Exercise details
Please count the lines below that contain the string "when", matching case exactly, and give only that number.

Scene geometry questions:
□ □ □ □
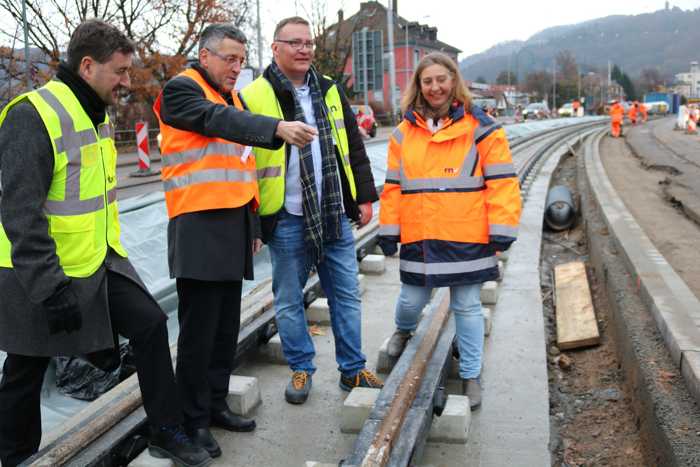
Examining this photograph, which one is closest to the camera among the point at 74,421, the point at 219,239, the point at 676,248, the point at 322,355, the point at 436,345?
the point at 219,239

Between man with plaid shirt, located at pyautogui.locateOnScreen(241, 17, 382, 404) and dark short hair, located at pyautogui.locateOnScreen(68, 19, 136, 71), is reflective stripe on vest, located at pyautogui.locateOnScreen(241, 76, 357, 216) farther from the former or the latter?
dark short hair, located at pyautogui.locateOnScreen(68, 19, 136, 71)

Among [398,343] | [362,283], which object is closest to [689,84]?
[362,283]

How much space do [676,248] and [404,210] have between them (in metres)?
5.45

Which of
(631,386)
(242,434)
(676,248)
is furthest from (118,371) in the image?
(676,248)

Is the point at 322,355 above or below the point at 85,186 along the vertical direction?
below

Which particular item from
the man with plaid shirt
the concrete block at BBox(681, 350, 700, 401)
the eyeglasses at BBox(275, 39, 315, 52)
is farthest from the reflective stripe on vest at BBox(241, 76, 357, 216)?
the concrete block at BBox(681, 350, 700, 401)

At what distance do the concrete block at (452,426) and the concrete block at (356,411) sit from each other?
34 centimetres

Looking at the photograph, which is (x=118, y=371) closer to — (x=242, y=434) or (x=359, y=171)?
(x=242, y=434)

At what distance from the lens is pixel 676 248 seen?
27.6 feet

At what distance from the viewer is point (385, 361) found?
4.59m

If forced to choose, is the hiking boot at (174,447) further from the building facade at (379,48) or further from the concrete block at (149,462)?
the building facade at (379,48)

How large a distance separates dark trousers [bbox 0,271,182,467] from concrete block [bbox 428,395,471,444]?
133cm

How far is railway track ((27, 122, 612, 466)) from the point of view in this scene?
3135 millimetres

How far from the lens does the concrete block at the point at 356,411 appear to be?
12.3 feet
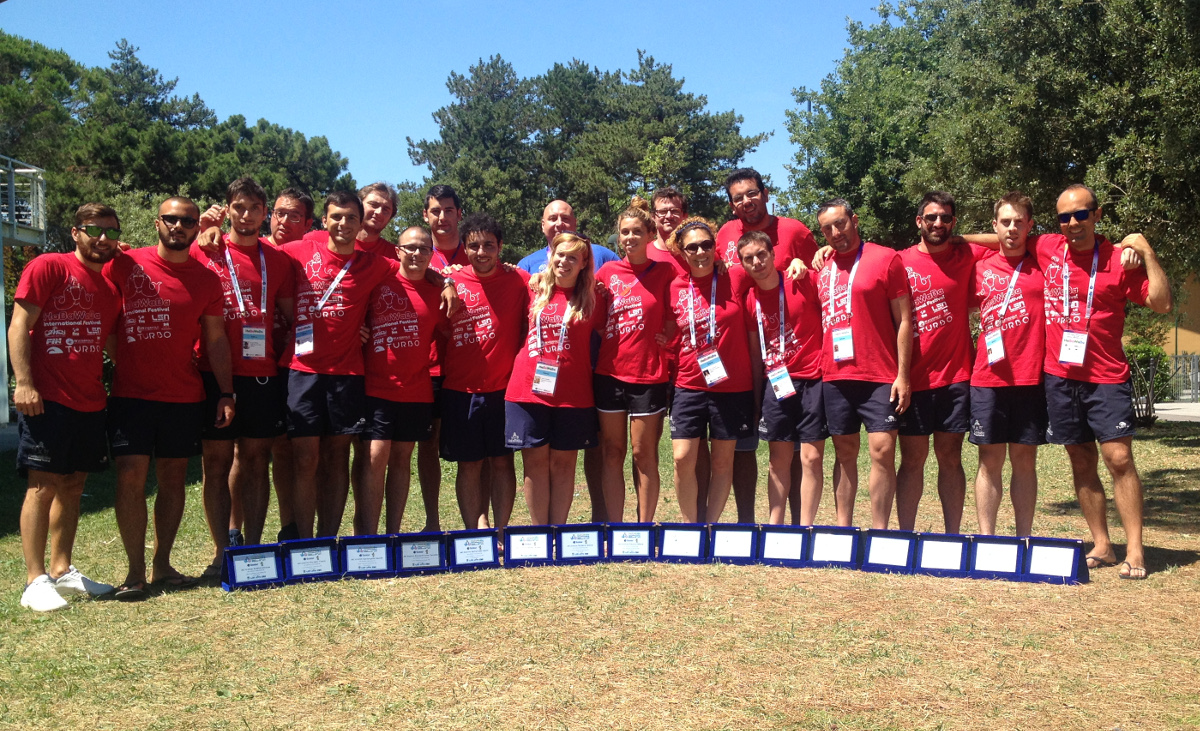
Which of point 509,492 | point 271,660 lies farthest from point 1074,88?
point 271,660

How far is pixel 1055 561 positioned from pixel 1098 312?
5.21 feet

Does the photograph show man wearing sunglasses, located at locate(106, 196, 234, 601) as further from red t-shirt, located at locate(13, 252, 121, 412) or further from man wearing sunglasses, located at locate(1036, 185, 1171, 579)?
man wearing sunglasses, located at locate(1036, 185, 1171, 579)

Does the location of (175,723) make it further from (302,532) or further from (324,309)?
(324,309)

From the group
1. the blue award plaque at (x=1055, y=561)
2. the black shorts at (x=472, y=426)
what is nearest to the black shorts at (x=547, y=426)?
the black shorts at (x=472, y=426)

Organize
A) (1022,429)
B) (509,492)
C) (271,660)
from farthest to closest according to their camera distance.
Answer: (509,492) < (1022,429) < (271,660)

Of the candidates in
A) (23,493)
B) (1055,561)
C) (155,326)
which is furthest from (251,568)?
(23,493)

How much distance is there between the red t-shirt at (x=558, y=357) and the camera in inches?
248

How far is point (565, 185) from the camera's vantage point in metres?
54.2

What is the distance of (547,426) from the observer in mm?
6336

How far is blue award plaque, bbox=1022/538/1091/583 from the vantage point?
5672 millimetres

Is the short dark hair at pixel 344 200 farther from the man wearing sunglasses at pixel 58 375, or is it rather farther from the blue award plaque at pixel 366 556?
the blue award plaque at pixel 366 556

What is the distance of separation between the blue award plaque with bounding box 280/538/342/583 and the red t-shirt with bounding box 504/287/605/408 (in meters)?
1.49

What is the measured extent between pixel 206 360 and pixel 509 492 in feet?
7.16

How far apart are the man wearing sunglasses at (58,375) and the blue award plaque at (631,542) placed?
10.2 ft
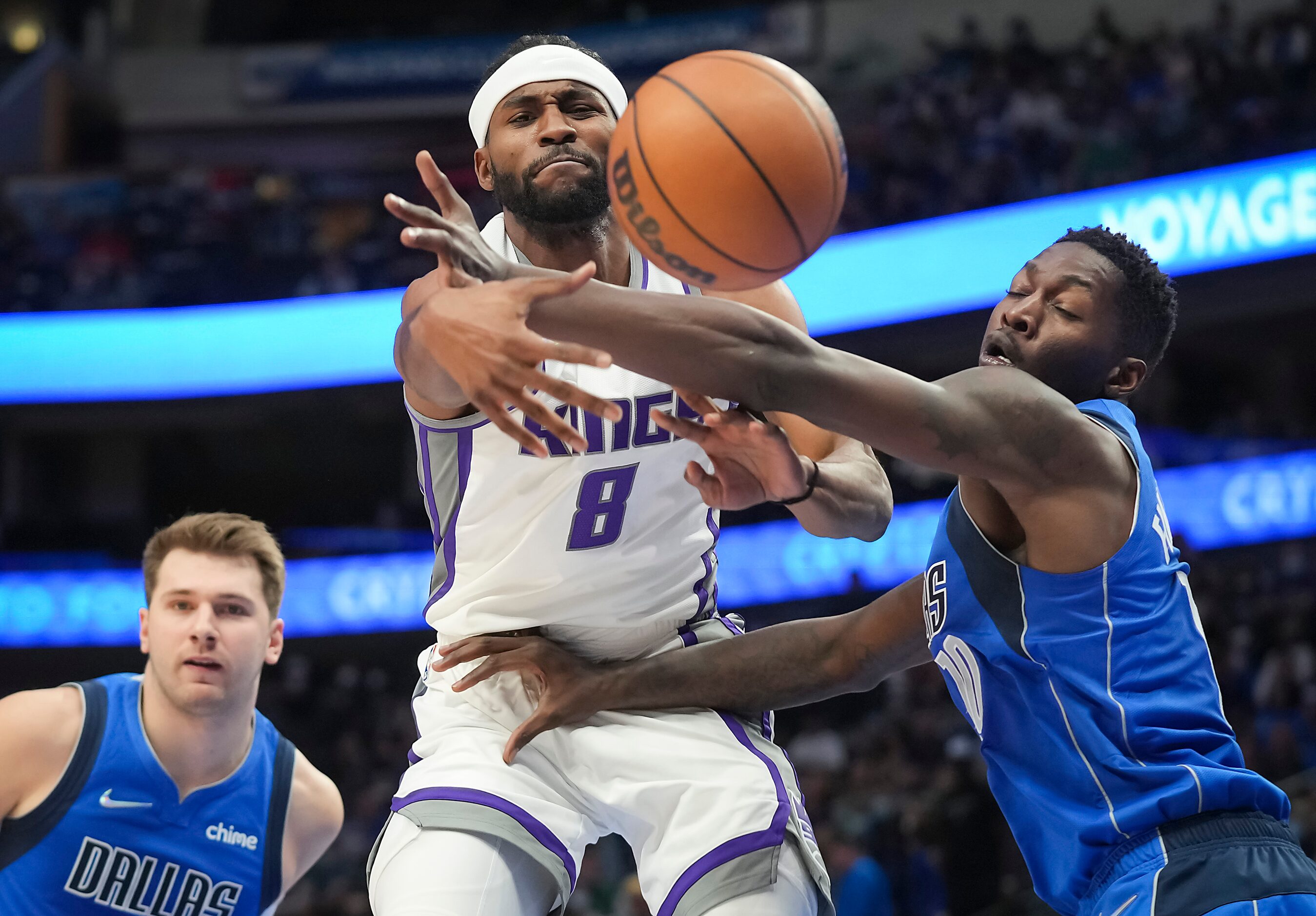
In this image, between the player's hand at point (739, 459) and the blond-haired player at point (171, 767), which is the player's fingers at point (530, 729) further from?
the blond-haired player at point (171, 767)

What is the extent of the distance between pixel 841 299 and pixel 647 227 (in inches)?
379

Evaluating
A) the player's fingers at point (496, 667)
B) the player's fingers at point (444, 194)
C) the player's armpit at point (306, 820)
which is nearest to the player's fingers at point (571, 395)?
the player's fingers at point (444, 194)

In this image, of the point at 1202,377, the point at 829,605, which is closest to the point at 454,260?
the point at 829,605

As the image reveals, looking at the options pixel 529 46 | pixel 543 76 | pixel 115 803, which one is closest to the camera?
pixel 543 76

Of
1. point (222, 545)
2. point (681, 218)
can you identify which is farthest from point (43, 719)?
point (681, 218)

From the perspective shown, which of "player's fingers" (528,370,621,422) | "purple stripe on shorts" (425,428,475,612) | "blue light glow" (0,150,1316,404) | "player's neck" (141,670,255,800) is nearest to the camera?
"player's fingers" (528,370,621,422)

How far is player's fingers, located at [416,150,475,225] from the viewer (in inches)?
107

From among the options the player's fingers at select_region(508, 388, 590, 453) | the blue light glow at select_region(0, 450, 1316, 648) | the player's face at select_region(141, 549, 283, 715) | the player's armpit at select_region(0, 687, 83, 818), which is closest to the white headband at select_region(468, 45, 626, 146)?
the player's fingers at select_region(508, 388, 590, 453)

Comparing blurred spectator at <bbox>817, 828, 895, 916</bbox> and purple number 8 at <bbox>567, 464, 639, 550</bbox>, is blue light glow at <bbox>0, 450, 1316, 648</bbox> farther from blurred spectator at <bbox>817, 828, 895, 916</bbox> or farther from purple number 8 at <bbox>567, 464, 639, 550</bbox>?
purple number 8 at <bbox>567, 464, 639, 550</bbox>

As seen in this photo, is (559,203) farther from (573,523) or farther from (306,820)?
(306,820)

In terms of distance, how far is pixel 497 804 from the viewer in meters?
2.97

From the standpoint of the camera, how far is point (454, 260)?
253 centimetres

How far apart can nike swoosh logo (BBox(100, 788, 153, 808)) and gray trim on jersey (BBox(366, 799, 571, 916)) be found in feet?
5.24

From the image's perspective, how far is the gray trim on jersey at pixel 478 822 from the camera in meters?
2.93
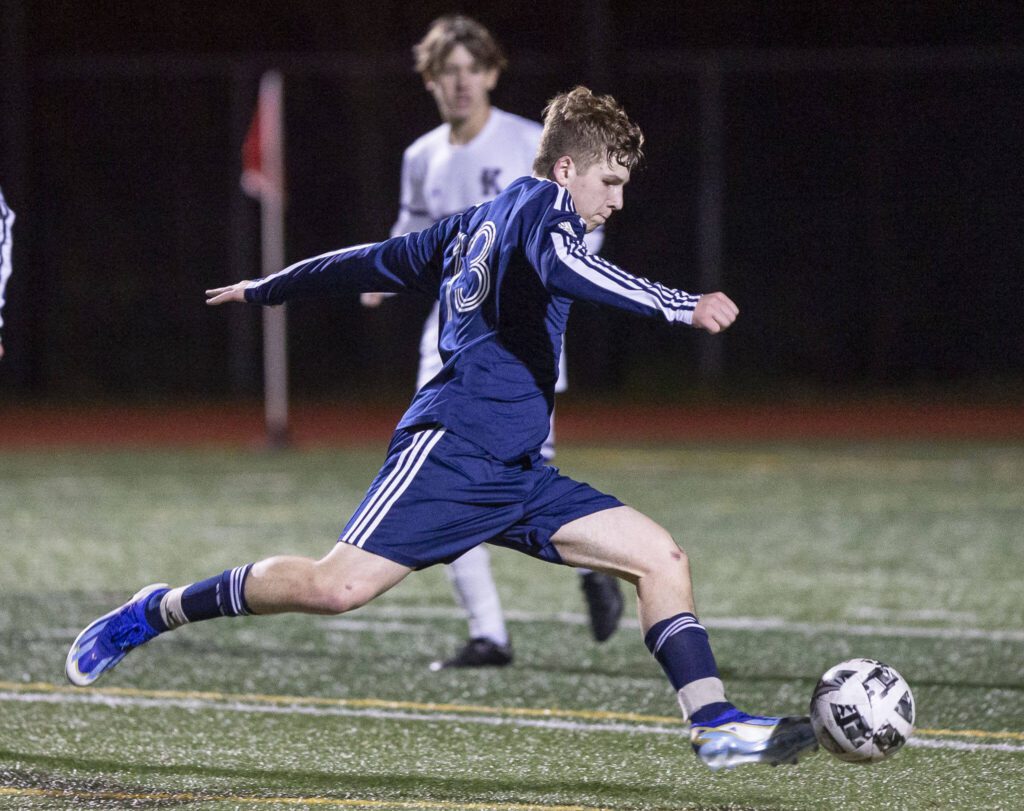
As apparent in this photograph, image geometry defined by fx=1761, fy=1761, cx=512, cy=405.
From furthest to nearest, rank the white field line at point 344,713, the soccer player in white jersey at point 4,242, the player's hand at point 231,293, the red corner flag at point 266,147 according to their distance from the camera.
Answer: the red corner flag at point 266,147, the soccer player in white jersey at point 4,242, the white field line at point 344,713, the player's hand at point 231,293

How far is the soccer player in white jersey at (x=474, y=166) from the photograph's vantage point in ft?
20.7

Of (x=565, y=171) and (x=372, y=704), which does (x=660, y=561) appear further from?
(x=372, y=704)

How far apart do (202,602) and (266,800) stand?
542 millimetres

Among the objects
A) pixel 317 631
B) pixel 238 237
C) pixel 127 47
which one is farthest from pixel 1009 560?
pixel 127 47

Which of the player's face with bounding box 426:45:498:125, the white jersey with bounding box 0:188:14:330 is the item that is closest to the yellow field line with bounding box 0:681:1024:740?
the white jersey with bounding box 0:188:14:330

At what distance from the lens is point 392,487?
4367 millimetres

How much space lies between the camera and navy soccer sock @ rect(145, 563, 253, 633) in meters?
4.53

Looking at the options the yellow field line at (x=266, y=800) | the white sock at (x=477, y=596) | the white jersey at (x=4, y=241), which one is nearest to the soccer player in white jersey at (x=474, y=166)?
the white sock at (x=477, y=596)

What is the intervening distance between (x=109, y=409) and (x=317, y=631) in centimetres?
1349

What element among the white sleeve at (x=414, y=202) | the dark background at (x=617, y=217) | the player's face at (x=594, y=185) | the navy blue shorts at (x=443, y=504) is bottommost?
the dark background at (x=617, y=217)

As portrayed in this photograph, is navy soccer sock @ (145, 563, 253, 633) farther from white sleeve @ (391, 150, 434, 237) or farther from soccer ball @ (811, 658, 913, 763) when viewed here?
white sleeve @ (391, 150, 434, 237)

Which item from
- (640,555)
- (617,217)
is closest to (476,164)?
(640,555)

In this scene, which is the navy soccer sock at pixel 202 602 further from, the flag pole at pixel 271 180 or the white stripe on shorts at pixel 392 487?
the flag pole at pixel 271 180

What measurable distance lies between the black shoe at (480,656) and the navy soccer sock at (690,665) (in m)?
1.93
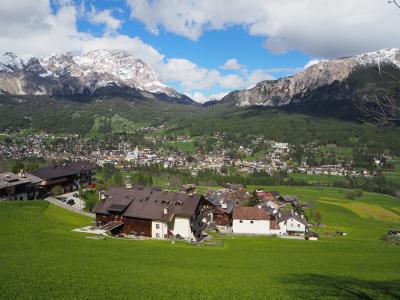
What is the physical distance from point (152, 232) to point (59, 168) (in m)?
55.1

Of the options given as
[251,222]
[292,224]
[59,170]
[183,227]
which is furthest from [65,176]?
[292,224]

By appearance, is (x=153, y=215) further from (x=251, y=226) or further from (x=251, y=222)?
(x=251, y=226)

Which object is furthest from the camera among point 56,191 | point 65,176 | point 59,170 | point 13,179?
point 59,170

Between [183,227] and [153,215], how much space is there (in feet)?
17.2

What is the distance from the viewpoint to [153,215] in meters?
62.4

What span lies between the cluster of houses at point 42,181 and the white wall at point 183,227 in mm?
38588

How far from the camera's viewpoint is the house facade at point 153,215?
2436 inches

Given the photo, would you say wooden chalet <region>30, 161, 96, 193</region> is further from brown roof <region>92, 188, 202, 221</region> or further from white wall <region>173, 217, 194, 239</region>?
white wall <region>173, 217, 194, 239</region>

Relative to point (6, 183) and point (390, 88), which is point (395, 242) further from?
point (6, 183)

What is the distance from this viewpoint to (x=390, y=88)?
14.2 meters

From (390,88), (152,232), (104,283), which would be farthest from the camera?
(152,232)

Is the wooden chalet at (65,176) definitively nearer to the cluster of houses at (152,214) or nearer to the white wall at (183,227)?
the cluster of houses at (152,214)

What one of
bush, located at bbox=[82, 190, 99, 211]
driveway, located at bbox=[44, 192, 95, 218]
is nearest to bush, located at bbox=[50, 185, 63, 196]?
driveway, located at bbox=[44, 192, 95, 218]

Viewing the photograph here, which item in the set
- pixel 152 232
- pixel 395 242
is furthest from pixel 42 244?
pixel 395 242
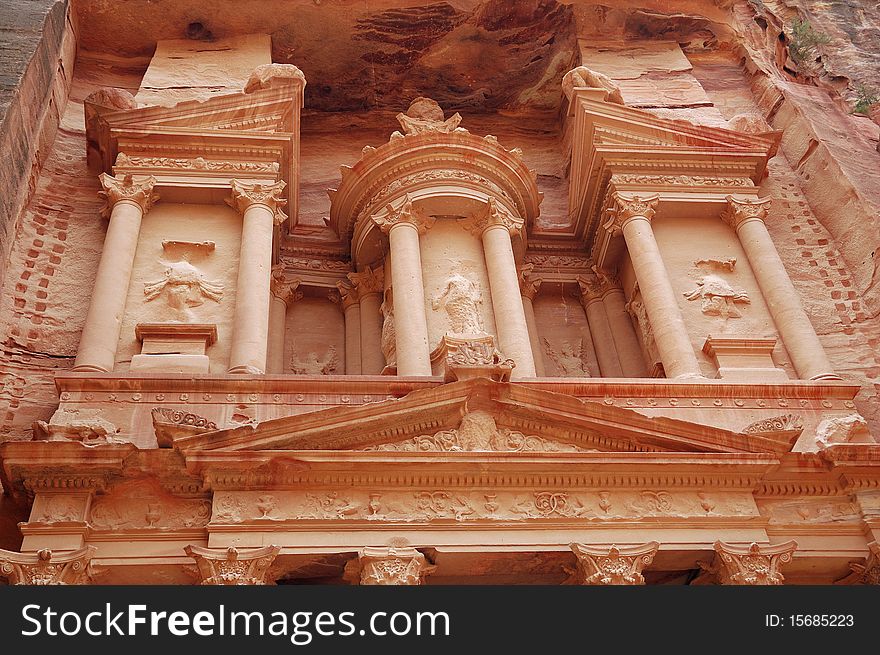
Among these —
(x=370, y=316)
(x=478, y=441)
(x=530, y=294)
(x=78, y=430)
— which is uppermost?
(x=530, y=294)

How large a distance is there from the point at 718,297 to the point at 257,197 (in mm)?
6025

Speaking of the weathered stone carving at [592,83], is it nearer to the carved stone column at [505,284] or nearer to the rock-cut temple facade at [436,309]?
the rock-cut temple facade at [436,309]

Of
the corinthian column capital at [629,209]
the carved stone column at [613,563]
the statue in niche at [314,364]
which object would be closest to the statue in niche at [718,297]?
the corinthian column capital at [629,209]

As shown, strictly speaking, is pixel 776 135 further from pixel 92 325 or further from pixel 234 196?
pixel 92 325

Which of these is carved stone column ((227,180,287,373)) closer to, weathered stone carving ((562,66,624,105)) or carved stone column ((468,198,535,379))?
carved stone column ((468,198,535,379))

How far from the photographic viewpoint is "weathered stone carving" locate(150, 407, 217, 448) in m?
9.23

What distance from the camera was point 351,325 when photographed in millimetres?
14086

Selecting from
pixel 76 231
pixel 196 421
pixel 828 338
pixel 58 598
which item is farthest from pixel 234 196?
pixel 828 338

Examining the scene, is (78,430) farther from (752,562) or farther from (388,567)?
(752,562)

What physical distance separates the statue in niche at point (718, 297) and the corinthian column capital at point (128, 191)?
6983 mm

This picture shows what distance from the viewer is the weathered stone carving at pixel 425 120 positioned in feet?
48.1

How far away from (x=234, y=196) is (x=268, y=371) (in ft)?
7.63

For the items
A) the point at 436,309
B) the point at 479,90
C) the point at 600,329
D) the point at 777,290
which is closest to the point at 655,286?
the point at 777,290

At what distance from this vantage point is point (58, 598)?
7.65 metres
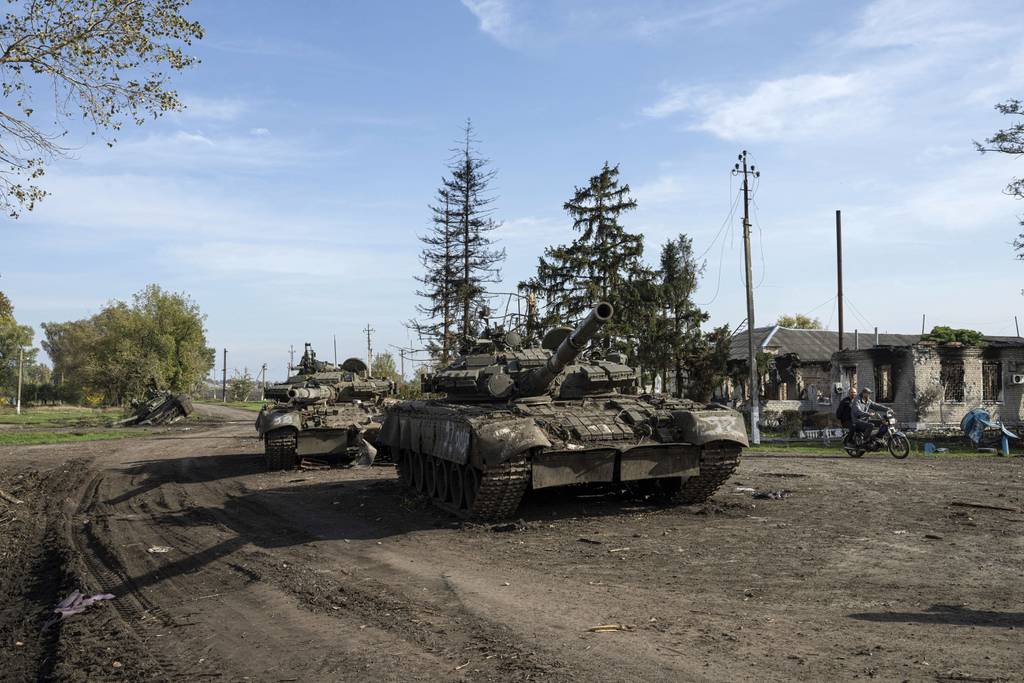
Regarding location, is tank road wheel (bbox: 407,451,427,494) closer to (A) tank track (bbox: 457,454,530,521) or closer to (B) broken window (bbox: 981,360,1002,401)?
□ □ □ □
Solution to this task
2